_What to do_:
Could you return all of the entries word for word, minus any pictures?

[Brief descriptive captions]
........

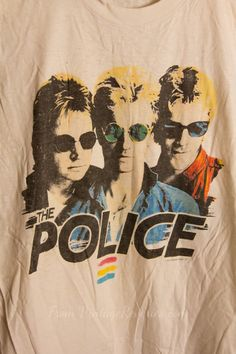 Rare Vintage The Police 1983 Synchronicity Tour sleeveless muscle tshirt Rock Tees, Rock T Shirts, Band Shirts, Vintage Band Tees, Vintage Shirts, 1920s Fashion Women, Police Shirts, Muscle T Shirts, Concert Tees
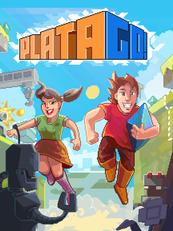 PlataGO! Super Platform Game Maker (PC) DIGITÁLIS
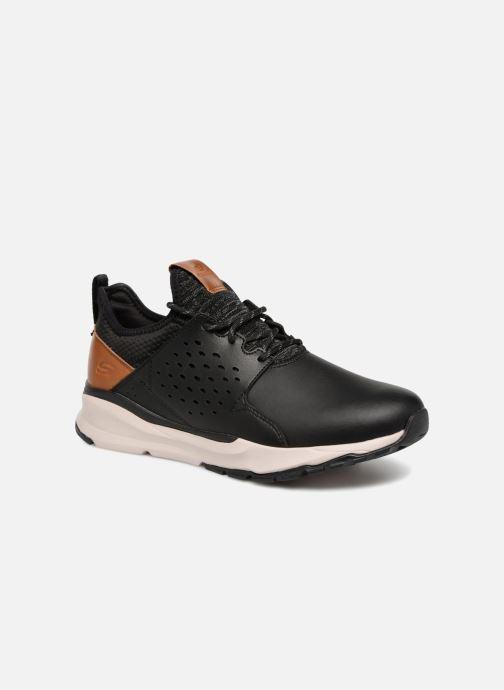 Sneaker Skechers Relven Hemson schwarz detaillierte ansicht/modell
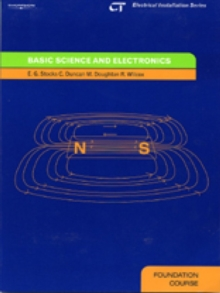 Basic Science and Electronics : Electrical Installation Series: Foundation Course, Paperback Book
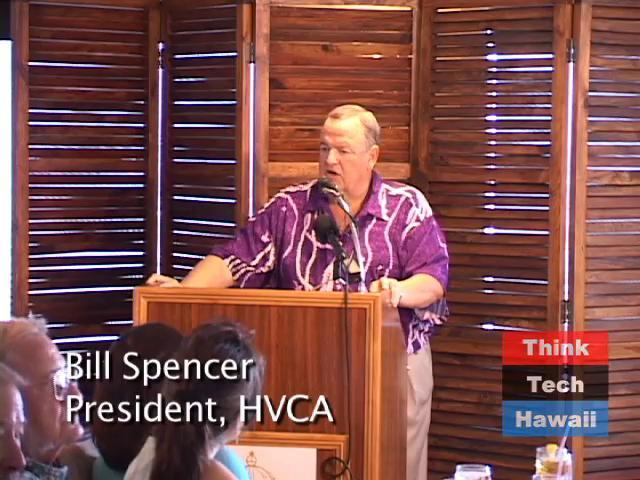 Neil Abercrombie on Tech in Hawaii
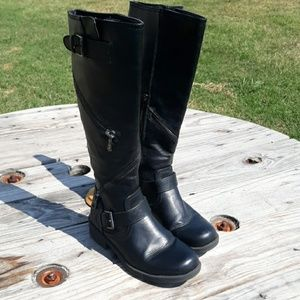 Black Zippered Boots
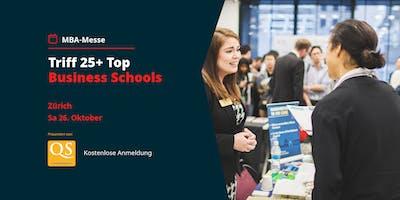 QS MBA-Messe Zürich mit Top Business Schools (Eintritt frei)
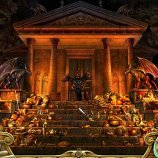 Скриншот Odysseus: Long Way Home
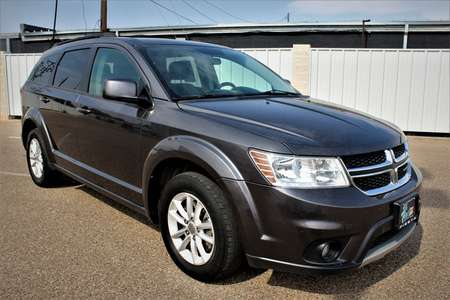 2016 Dodge Journey SXT for Sale  - F9777A  - Fiesta Motors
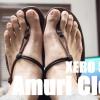 ほぼ裸足!? 「XERO SHOES Amuri Cloud」ランニング用サンダルで、2018シーズンも走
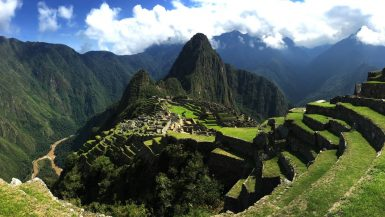 Bucket List South America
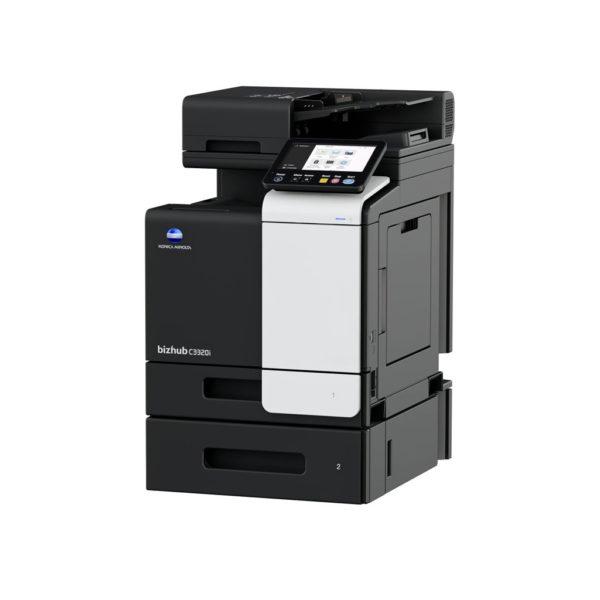 bizhub-C3320i-konica-minolta-kolorowa-drukarka-a4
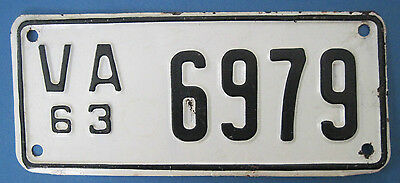 1963 Virginia Motorcycle License Plate new never used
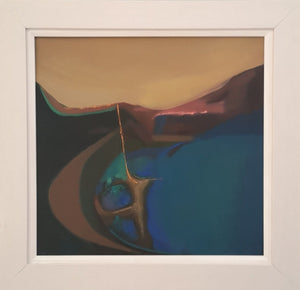 Northern Coast V by Stephen Stott <br>Painting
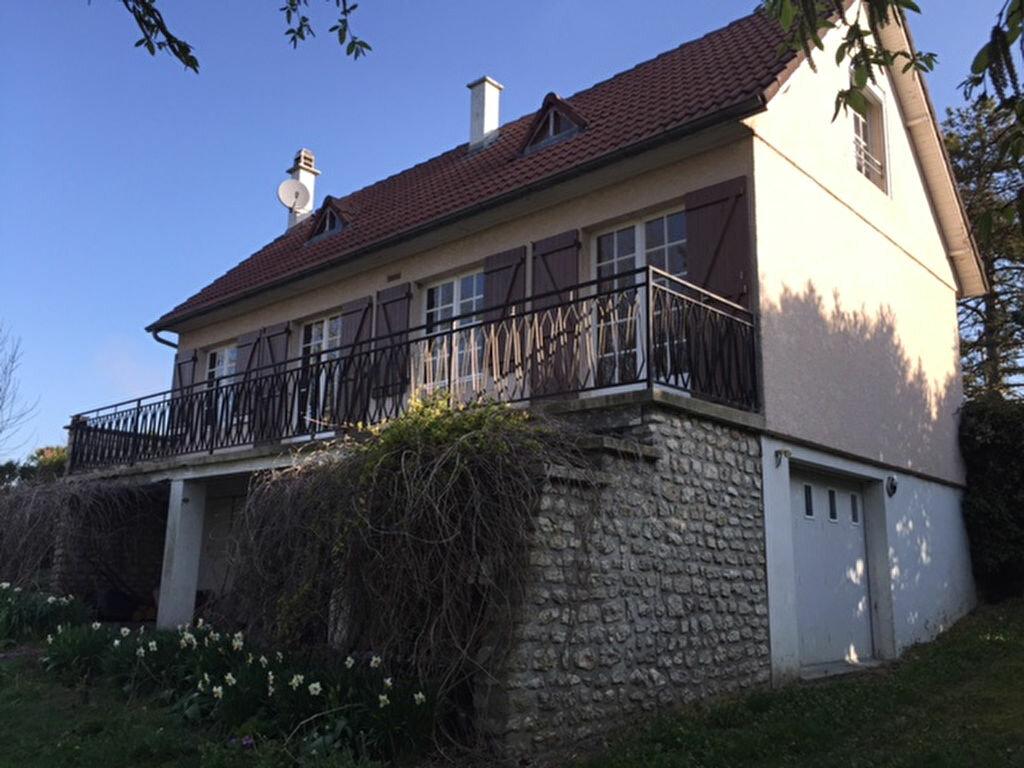 Maison à louer 4 90.27m2 à Coudray vignette-1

........

_Answer below_:
 Rare Vintage The Police 1983 Synchronicity Tour sleeveless muscle tshirt Rock Tees, Rock T Shirts, Band Shirts, Vintage Band Tees, Vintage Shirts, 1920s Fashion Women, Police Shirts, Muscle T Shirts, Concert Tees
 PlataGO! Super Platform Game Maker (PC) DIGITÁLIS
 Sneaker Skechers Relven Hemson schwarz detaillierte ansicht/modell
 Basic Science and Electronics : Electrical Installation Series: Foundation Course, Paperback Book
 Neil Abercrombie on Tech in Hawaii
 Black Zippered Boots
 QS MBA-Messe Zürich mit Top Business Schools (Eintritt frei)
 Скриншот Odysseus: Long Way Home
 2016 Dodge Journey SXT for Sale  - F9777A  - Fiesta Motors
 ほぼ裸足!? 「XERO SHOES Amuri Cloud」ランニング用サンダルで、2018シーズンも走
 Bucket List South America
 bizhub-C3320i-konica-minolta-kolorowa-drukarka-a4
 1963 Virginia Motorcycle License Plate new never used
 Northern Coast V by Stephen Stott <br>Painting
 Maison à louer 4 90.27m2 à Coudray vignette-1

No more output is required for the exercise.